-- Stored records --

##############################

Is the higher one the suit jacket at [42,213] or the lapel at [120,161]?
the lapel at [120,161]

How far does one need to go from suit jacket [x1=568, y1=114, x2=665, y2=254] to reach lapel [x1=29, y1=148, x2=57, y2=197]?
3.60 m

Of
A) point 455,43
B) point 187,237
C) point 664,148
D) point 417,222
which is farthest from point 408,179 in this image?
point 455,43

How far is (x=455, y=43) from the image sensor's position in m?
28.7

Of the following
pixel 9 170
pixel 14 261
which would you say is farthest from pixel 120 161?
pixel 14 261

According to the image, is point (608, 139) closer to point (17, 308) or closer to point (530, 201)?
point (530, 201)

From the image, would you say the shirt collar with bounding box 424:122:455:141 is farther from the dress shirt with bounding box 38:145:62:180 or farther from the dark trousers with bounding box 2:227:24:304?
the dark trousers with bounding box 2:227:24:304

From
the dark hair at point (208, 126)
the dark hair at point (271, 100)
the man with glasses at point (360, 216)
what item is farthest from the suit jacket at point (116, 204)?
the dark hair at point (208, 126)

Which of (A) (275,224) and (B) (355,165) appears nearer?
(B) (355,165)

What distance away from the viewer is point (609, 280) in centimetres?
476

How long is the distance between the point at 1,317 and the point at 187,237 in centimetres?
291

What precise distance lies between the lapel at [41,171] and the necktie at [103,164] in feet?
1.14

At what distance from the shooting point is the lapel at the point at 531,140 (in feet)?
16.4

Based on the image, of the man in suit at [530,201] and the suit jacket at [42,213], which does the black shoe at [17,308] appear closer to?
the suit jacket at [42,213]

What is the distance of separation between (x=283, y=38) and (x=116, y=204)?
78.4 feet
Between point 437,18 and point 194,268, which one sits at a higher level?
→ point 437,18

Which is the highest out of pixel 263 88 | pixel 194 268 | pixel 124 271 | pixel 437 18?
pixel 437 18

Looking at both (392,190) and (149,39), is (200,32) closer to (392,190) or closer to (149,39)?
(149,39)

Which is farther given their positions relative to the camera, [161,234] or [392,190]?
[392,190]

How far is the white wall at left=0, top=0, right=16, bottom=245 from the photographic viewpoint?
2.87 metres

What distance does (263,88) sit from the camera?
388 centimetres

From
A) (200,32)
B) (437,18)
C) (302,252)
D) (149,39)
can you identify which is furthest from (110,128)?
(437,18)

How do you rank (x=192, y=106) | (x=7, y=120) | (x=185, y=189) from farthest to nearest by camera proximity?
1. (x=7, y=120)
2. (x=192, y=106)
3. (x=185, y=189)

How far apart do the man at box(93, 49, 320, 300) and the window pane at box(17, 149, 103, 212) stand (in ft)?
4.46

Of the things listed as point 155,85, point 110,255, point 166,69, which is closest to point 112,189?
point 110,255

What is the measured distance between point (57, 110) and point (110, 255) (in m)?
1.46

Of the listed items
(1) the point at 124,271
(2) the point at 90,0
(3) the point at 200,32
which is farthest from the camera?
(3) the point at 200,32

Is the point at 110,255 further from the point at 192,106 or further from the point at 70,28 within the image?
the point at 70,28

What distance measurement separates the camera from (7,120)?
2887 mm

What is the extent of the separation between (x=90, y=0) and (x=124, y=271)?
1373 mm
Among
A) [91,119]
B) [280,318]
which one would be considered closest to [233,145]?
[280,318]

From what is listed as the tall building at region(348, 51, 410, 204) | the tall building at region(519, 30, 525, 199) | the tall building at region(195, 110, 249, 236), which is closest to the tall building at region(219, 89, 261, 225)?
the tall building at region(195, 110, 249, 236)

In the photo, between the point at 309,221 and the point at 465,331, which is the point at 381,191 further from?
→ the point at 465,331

##############################

-- TASK BRIEF --
Copy the entries word for word, starting at the line containing "How do you rank" and continuing through the last line of the entries, both ends included.

-- RESPONSE TO THE EXERCISE --
How do you rank (x=192, y=106) | (x=7, y=120) | (x=185, y=189) from farthest to nearest by camera proximity?
1. (x=7, y=120)
2. (x=192, y=106)
3. (x=185, y=189)

How far apart do the man at box(93, 49, 320, 300) and the window pane at box(17, 149, 103, 212) stand (in ft)?
4.46

Of the things listed as point 155,85, point 110,255, point 166,69, which is closest to point 112,189?
point 110,255

What is the measured distance between point (57, 110) and point (110, 255) (in m)?
1.46

Of the listed items
(1) the point at 124,271
(2) the point at 90,0
(3) the point at 200,32
which is farthest from the camera?
(3) the point at 200,32

Is the point at 110,255 further from the point at 192,106 or further from the point at 70,28 within the image?
the point at 70,28

What distance measurement separates the camera from (7,120)?
2887 mm

What is the extent of the separation between (x=90, y=0) and (x=124, y=271)?
1373 mm
Among
A) [91,119]
B) [280,318]
which one would be considered closest to [233,145]?
[280,318]

From what is listed as the tall building at region(348, 51, 410, 204) | the tall building at region(519, 30, 525, 199) | the tall building at region(195, 110, 249, 236), which is closest to the tall building at region(219, 89, 261, 225)?
the tall building at region(195, 110, 249, 236)

In the photo, between the point at 309,221 and the point at 465,331, which is the point at 381,191 further from?
→ the point at 465,331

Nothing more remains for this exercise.